夏楠冷笑了下:“严大人若还想呆在此地,我们也绝不拦你!就是不知过后某人是否还会留你。我若是你,这时候就该回去守着自己的妻儿才好。”
“哼!”严大人此时真是哑巴吃黄莲,有苦说不出。眼下皆是些江湖人物,心狠手辣,吓得也只好甩手离开。
“玄阴教主,你还有什么话好说!这明摆着你们玄阴教欲与朝廷勾结,企图控制整个江湖天下!”鲜于舒艺大声说道。
“既然证据确凿,也不必再跟他客气!之前的那一笔笔血债今日就要与他算清楚!”梁鸿起身说道。
“对!和他算清楚!”堂内众人皆气愤膺,纷纷而起。
杨古成使出他的刚猛内力,向空中推去,一气呵成,一时之间各扇堂门皆紧闭而上:“事已至此,今日谁也别想出这庄门!”
顿时堂内刀刃相向,五大掌门合力对抗杨古成,场面之凶险血腥是谁也无法料想到的。
“师父,我们这下怎么办?”孟常飞见已分明的形势有些慌了。
“这出戏看来还得继续演下去。”鲜于远有些纠结起来,他没想到事情竟会峰回路转,若众人反他教成功,那么自己就要处于两难的境地,他此时只有保住在门派中的地位,方能东山再起。于是他坚决地挥剑刺向人群中的玄女。
“去,你们二人立刻率人包围这里,不许放走一个人!有出这堂门者,格杀勿论!”南冥王转身出去命道,“另外,派人抓了那严大人,若此事再传到皇上那里,你我恐怕就无后路了!”
“是!”墨非与铁心领命出了后堂门。
“誉腾,保护好萱萱!”秦风歌见状便拔剑飞身想要拦住二人,却被南冥王挥斩而来的剑气逼退了回去。
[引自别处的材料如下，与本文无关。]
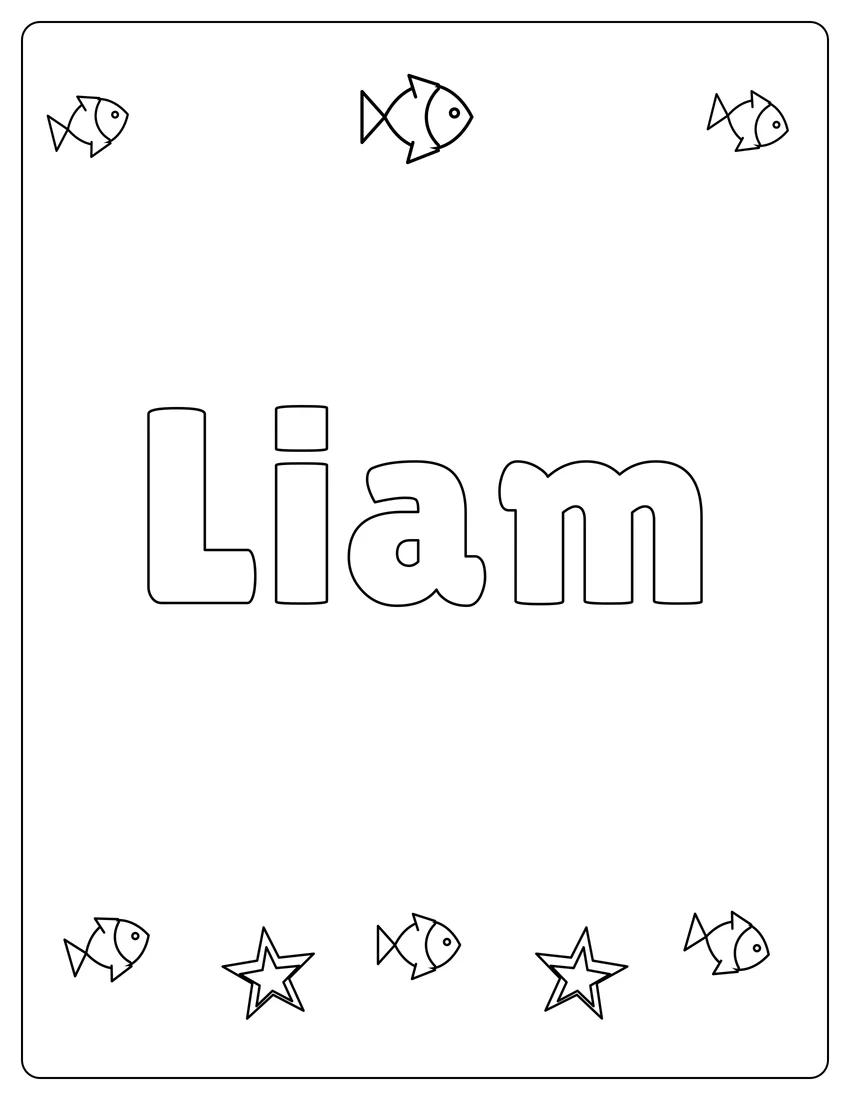 Liam name coloring page with under the sea and open outlined letters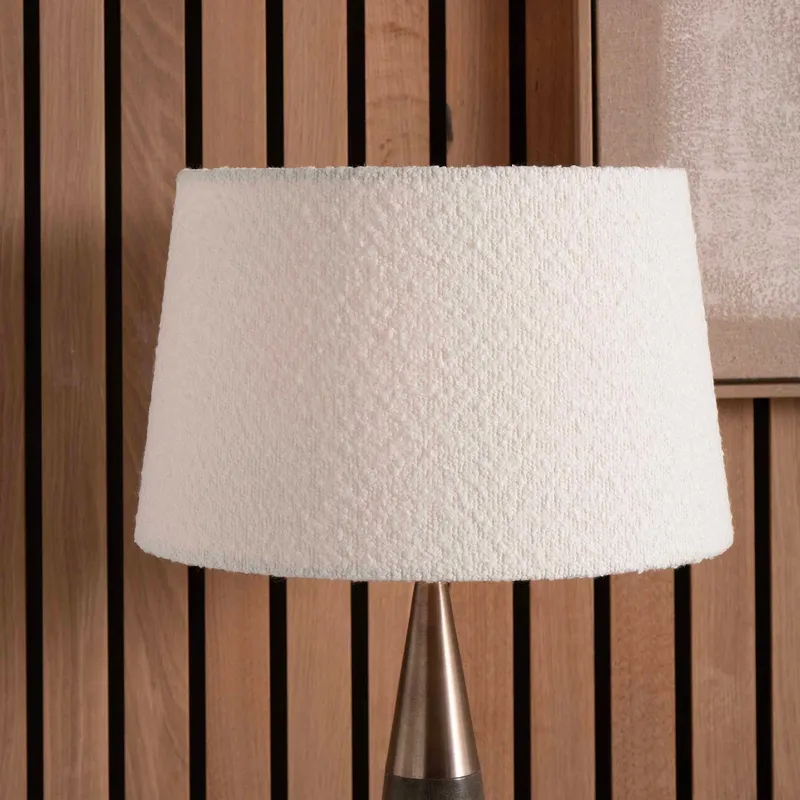 Ruma White Boucle Tapered Cylinder Shade for Table Lamps Size: 12 inches - White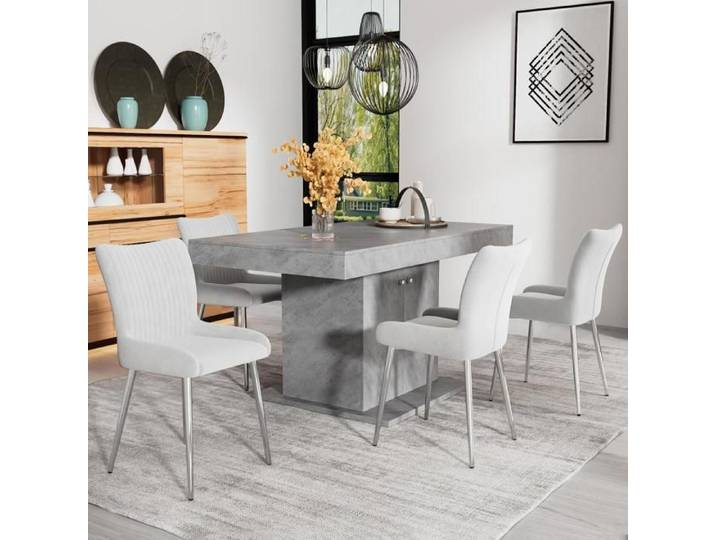 Lot de 2 Chaises - Chaise de salle à manger - Gris velours lounge avec 4 pieds de support en métal argenté soutien lombaire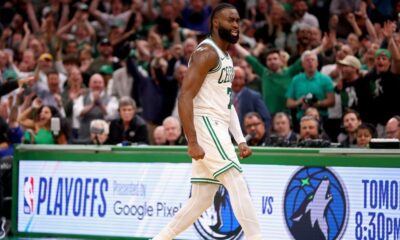 Jaylen Brown's 3 rescues Celtics in Game 1 thriller vs. Pacers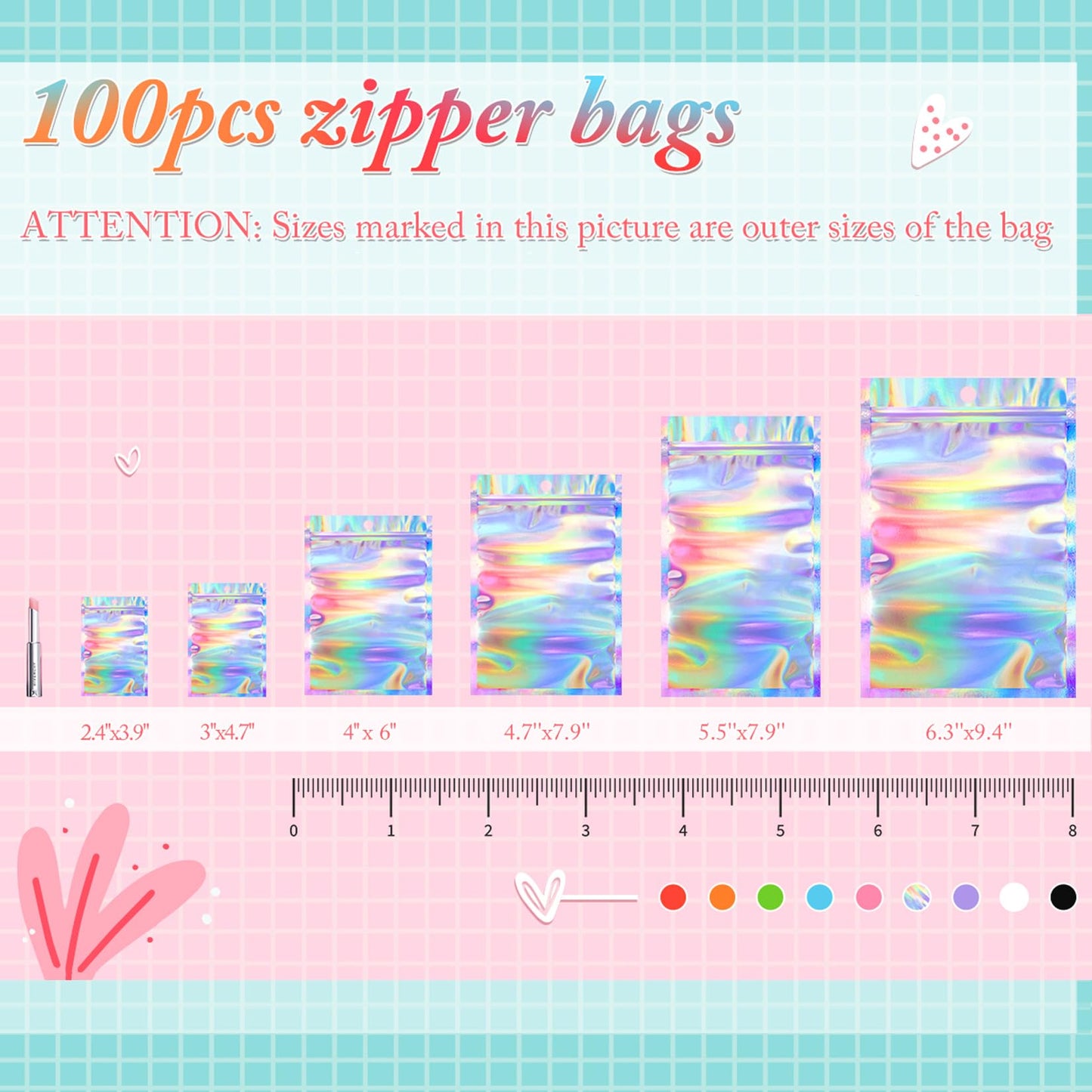 Funfery 100 pcs Mylar Holographic Bags Packaging Bags,Clear Resealable Bag Foil Pouch Bag for Party Favor,Goodies,Treat,Cards,Food Storage Baggies Packaging for Small Business(4x6in,Holographic)
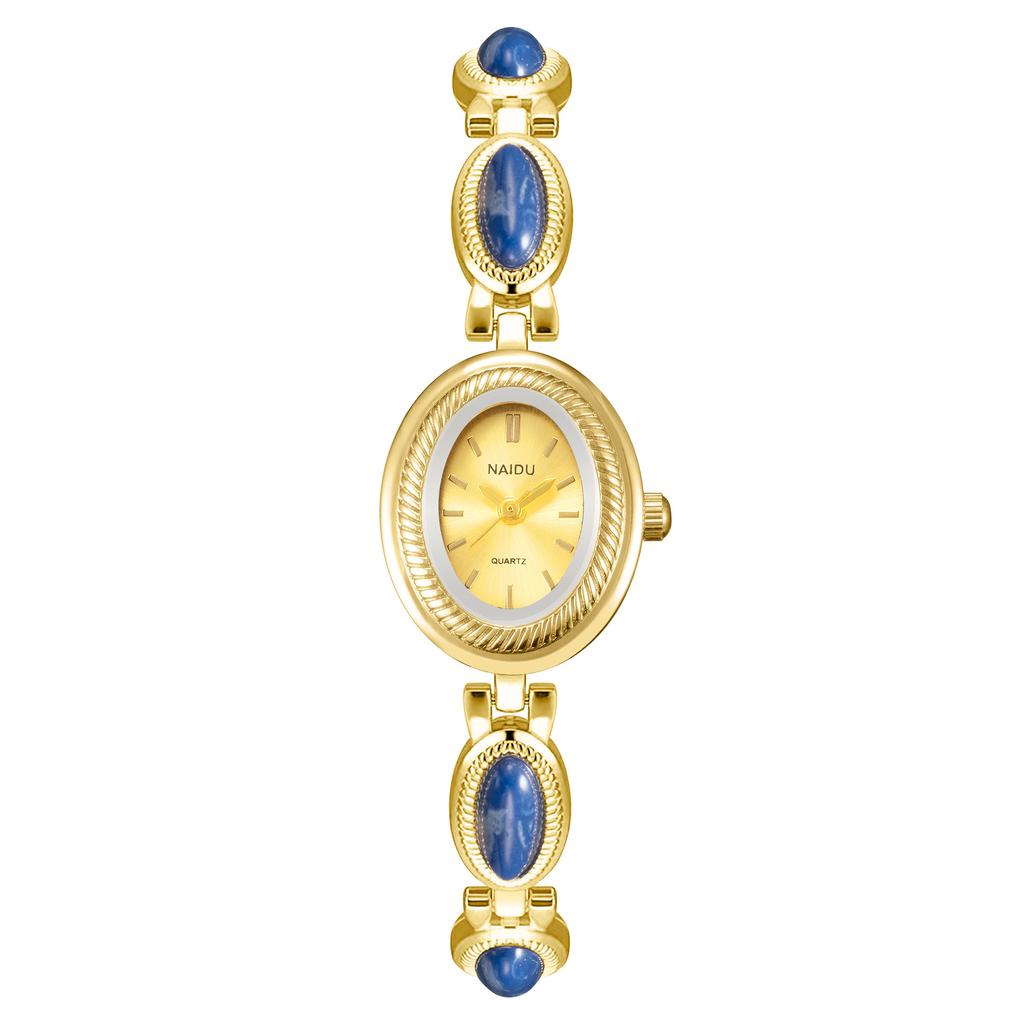 Damen Vintage Uhr mit farbigen Edelsteinen Schmuck Armband Armbanduhr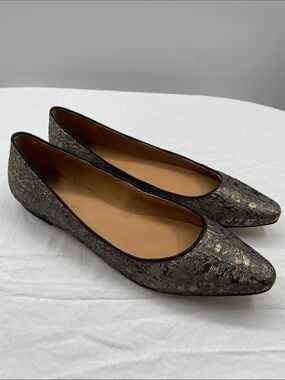 NEW! Talbots Sparkling Metallic Jacquard Pointed Ballet Flats. 9N.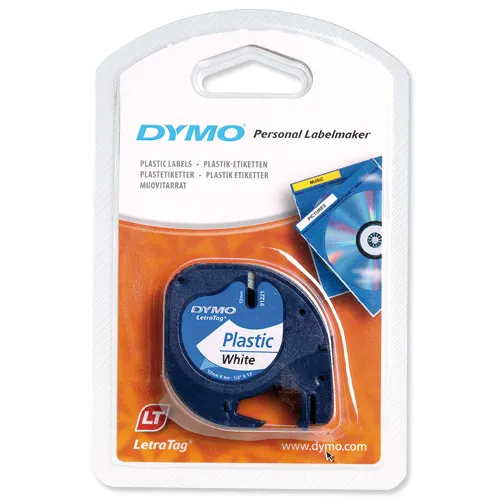 Fitas Dymo 12mm Letratag 91201 Preto/Branco em Plástico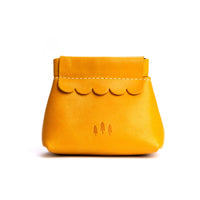 Sunflower | Leather coin pouch with scalloped edge and three Portland leather tree emblems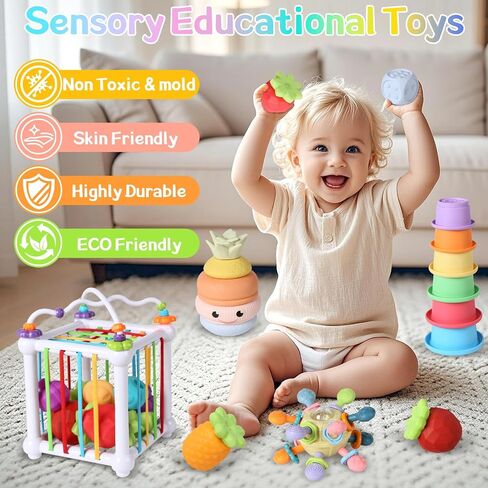 6-in-1 Montessori Baby Toys for 6-12-18 Months, Include Shape Sorter Sensory Bin, Stacking Rings, Baby Bath Toys,Soft Fruit, Infant Baby Learning Toys Gifts for 6-12-18 Months Boys Girls in Kuwait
“冒失鬼,你要跟着我,不可以乱跑,知道吗?”祁誉腾说。
杜灵萱紧跟在他的身后,初见此场面的她难免有些心惊。
有人试图闯出门去,却刚踏出半步,便被早已守在门外的人刺死。杜灵萱看着门外的刺杀,又看着四面一片的厮杀,空中到处飞溅的鲜血,满屋的血腥味,眼前又渐渐浮现那个熟悉的场景。她一手痛苦地紧敲着脑门,忽明忽暗的影像让她的神经像错乱了般难受。
对面有人用刀向她砍了过来,祁誉腾飞身过去刺向了那人的胸前。那人向前方倒去,杜灵萱看见那人的眼神死死地望着自己然后倒下,“啊——”她吓得向直往后退,不曾注意脚边倒地的圆椅,一脚绊到向后倒去。